EJERCICIO PROPUESTO 1:
¿Concuerdan con el fragmento sobre la autoridad las afirmaciones (a), (b) y (c)? Contesta sí o no a cada una y cita textualmente las palabras del fragmento que lo deciden.
(a) Una sociedad colapsa si se destroza su doctrina de autoridad.
(b) Los eruditos suelen reconocer que la autoridad es algo religioso.
(c) Iverach empezó su análisis afirmando que la palabra «autoridad» siempre implica cierta coerción.

== FRAGMENTO SELECCIONADO ==

INTRODUCCIÓN
El problema de la autoridad es
básico a la naturaleza de cualquier sociedad. Si se destroza su doctrina de
autoridad, una sociedad colapsa, o si no la mantiene unida solo el error total.
Ha llegado a ser común de parte de los eruditos evadir el hecho de que la
autoridad es algo religioso; el dios o poder supremo de cualquier sistema es
también la autoridad y legislador de ese sistema. Iverach, en línea con la
evasión humanística de la naturaleza de la autoridad, empezó su análisis
diciendo que «la palabra “autoridad”, según se usa en el lenguaje ordinario,
siempre implica cierta coerción.
El significado más común es el de
poder para imponer obediencia». Esto es por cierto verdad hasta donde ahí, pero
es falso por direccional mala orientación de su énfasis. Es como definir a un
hombre como una criatura que en su mayor parte es lampiño, tiene un pulgar y
camina erecto; técnicamente, esta definición es correcta; en la práctica, no
nos ha dicho nada, y ha evadido los hechos centrales respecto al hombre.

===
== DATOS PROPORCIONADOS ==

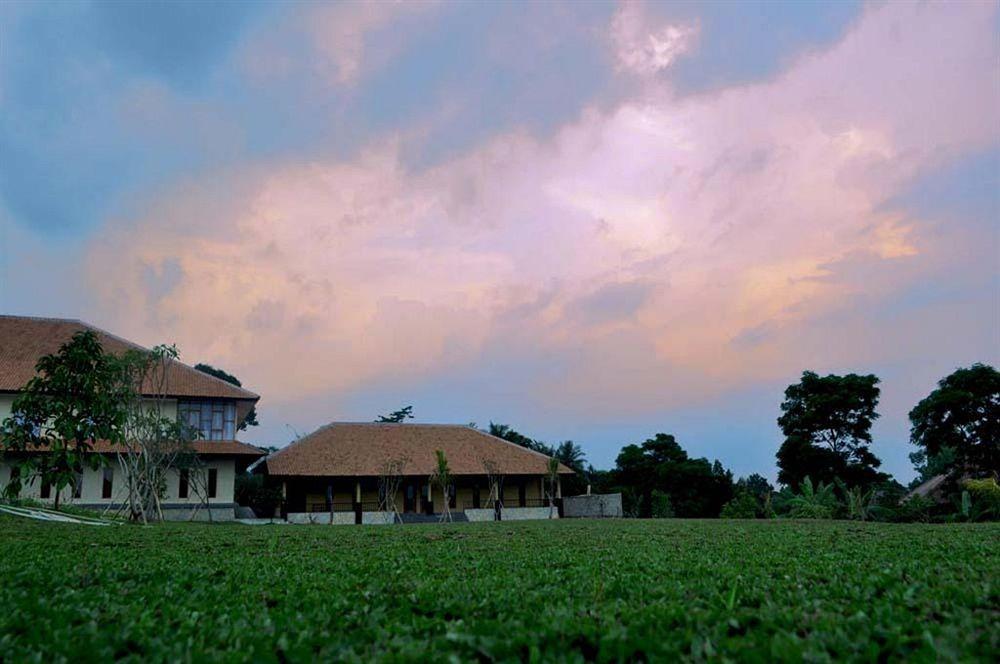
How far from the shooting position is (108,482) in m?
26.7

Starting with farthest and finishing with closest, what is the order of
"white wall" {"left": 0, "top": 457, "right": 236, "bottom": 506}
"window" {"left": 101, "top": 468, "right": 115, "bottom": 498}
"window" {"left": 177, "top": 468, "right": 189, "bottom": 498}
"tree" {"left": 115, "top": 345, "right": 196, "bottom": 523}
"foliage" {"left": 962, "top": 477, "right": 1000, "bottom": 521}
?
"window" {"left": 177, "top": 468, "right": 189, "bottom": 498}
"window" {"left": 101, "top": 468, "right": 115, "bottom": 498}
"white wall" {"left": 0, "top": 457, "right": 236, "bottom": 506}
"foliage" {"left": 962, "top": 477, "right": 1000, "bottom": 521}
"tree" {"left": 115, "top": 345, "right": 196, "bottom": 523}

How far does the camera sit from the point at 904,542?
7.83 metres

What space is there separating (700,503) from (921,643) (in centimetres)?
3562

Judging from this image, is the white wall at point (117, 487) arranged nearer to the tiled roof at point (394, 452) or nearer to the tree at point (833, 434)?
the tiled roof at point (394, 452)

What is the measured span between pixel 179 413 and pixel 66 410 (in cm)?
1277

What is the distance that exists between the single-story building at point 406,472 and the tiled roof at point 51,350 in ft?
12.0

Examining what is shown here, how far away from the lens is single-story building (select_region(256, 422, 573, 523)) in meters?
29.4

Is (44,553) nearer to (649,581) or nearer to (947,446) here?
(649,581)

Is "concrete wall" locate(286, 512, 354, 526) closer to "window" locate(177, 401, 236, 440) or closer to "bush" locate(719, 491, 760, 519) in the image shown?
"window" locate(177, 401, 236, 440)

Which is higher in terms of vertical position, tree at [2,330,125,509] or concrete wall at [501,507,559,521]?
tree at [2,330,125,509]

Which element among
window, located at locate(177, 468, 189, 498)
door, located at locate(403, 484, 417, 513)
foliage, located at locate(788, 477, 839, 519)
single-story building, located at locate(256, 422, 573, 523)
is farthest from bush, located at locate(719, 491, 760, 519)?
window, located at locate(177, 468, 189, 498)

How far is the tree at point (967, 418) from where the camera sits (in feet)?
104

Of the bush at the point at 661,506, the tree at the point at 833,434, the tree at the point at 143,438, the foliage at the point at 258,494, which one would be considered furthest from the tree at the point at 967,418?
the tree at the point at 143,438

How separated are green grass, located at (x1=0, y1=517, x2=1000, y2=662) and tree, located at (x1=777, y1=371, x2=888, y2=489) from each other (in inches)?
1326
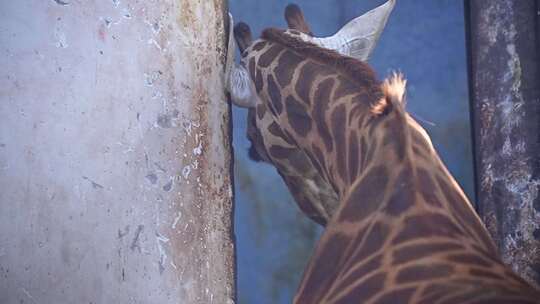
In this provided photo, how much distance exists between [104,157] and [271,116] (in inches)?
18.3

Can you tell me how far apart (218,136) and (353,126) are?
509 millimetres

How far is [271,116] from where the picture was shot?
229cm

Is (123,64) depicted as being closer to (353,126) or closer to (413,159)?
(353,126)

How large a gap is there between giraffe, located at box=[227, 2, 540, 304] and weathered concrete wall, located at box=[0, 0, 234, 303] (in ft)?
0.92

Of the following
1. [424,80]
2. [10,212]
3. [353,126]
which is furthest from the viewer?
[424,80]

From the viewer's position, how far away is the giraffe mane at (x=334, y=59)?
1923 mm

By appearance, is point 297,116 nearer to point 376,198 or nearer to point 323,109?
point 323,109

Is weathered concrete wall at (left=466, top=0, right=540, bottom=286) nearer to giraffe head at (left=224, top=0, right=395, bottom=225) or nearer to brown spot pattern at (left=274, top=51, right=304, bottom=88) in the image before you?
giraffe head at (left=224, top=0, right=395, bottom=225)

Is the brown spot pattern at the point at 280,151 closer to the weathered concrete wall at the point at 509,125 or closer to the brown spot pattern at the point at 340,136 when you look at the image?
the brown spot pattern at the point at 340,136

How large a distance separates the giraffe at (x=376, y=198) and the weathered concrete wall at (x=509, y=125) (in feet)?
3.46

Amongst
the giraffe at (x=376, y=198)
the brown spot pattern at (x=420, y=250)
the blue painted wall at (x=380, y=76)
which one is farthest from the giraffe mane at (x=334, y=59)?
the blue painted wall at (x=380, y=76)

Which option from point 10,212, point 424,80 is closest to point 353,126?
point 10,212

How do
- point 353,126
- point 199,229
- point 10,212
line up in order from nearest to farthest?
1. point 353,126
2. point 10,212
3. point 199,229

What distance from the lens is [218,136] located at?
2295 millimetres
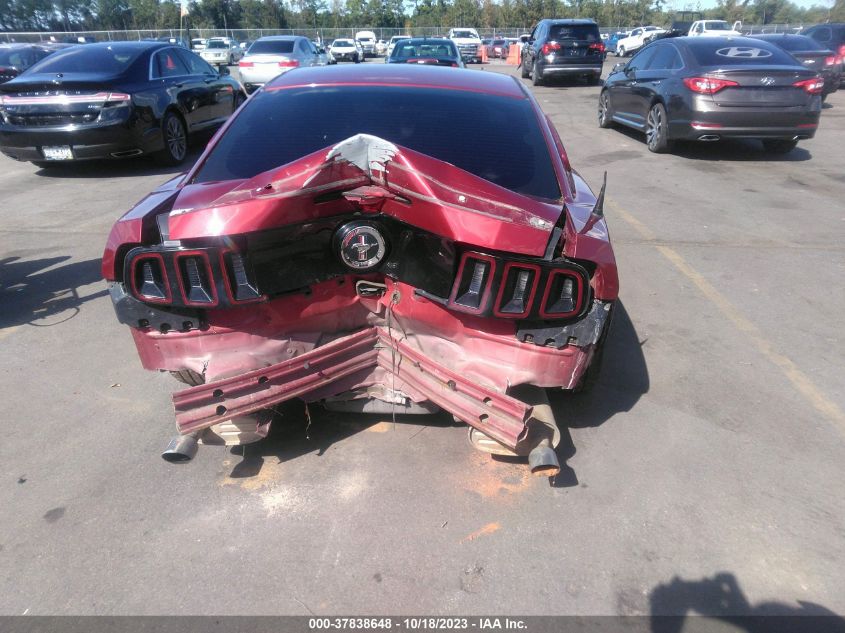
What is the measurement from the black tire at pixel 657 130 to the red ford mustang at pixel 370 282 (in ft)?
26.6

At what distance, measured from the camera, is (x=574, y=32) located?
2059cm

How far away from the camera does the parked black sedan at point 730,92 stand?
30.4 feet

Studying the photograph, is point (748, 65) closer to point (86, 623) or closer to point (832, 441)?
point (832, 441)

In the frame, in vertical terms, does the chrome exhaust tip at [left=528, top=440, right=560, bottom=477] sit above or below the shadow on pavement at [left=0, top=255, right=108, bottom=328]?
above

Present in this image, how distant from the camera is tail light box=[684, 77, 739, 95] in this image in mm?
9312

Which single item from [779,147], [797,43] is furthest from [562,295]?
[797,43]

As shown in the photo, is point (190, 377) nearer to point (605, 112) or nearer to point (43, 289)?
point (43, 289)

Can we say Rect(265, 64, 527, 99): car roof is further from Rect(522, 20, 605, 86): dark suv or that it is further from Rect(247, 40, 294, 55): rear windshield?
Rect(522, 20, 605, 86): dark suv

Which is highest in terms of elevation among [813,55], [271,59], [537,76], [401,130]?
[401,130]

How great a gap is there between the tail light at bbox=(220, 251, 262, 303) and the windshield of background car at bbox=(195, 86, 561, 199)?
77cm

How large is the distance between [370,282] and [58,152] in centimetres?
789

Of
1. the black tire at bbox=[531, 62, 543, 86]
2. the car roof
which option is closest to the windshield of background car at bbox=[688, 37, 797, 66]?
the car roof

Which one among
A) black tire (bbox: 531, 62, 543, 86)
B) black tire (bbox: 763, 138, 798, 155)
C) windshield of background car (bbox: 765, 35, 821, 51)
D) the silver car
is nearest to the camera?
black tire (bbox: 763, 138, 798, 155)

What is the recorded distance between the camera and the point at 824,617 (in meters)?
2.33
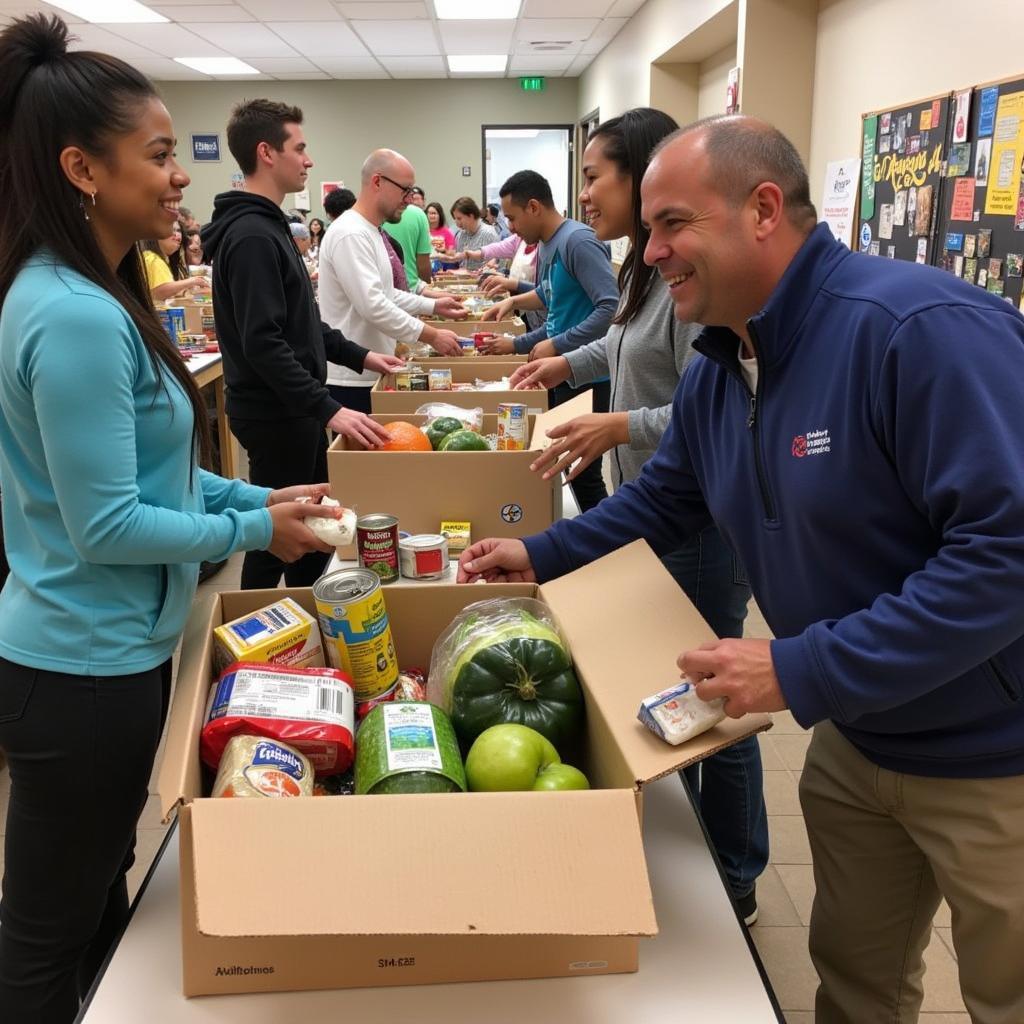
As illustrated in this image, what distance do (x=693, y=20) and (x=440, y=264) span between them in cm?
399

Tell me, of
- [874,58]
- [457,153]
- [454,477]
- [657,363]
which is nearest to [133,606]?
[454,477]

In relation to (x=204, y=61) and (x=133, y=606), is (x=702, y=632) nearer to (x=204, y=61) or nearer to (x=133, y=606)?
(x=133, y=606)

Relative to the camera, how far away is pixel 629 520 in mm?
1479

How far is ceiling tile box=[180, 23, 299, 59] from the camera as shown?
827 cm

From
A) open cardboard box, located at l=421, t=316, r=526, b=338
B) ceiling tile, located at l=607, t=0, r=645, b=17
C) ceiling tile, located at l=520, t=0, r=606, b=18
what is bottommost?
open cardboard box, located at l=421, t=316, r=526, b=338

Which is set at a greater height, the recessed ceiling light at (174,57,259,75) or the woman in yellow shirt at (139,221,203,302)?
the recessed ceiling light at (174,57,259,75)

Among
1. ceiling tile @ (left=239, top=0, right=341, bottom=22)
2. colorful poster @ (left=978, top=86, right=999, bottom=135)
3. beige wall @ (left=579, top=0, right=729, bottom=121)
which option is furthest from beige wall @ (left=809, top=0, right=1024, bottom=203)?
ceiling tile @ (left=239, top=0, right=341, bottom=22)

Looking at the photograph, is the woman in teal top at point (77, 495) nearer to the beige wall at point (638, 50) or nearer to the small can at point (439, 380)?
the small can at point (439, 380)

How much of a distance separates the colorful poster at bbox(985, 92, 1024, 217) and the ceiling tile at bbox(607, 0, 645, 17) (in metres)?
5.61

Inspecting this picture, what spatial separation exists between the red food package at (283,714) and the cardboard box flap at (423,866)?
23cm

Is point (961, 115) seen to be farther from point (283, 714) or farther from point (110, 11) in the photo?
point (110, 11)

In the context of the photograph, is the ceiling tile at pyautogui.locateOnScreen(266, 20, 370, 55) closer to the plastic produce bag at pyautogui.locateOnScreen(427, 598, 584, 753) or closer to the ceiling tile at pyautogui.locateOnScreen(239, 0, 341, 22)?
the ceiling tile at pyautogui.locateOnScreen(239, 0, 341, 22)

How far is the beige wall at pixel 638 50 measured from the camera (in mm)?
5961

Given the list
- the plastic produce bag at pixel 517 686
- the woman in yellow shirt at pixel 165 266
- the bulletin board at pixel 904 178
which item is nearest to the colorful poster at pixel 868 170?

===

EJERCICIO PROPUESTO 2:
¿Qué líneas del listado contienen la cadena "closer"? Selecciónalas todas y cópialas, distinguiendo entre mayúsculas y minúsculas.

RESPUESTA CORRECTA 1:
(a) Sí: «Si se destroza su doctrina de autoridad, una sociedad colapsa».
(b) No: «Ha llegado a ser común de parte de los eruditos evadir el hecho de que la autoridad es algo religioso».
(c) Sí: «siempre implica cierta coerción».

RESPUESTA CORRECTA 2:
Is "concrete wall" locate(286, 512, 354, 526) closer to "window" locate(177, 401, 236, 440) or closer to "bush" locate(719, 491, 760, 519) in the image shown?
Is (123,64) depicted as being closer to (353,126) or closer to (413,159)?
Is the brown spot pattern at the point at 280,151 closer to the weathered concrete wall at the point at 509,125 or closer to the brown spot pattern at the point at 340,136 when you look at the image?
Studying the photograph, is point (748, 65) closer to point (86, 623) or closer to point (832, 441)?
In the context of the photograph, is the ceiling tile at pyautogui.locateOnScreen(266, 20, 370, 55) closer to the plastic produce bag at pyautogui.locateOnScreen(427, 598, 584, 753) or closer to the ceiling tile at pyautogui.locateOnScreen(239, 0, 341, 22)?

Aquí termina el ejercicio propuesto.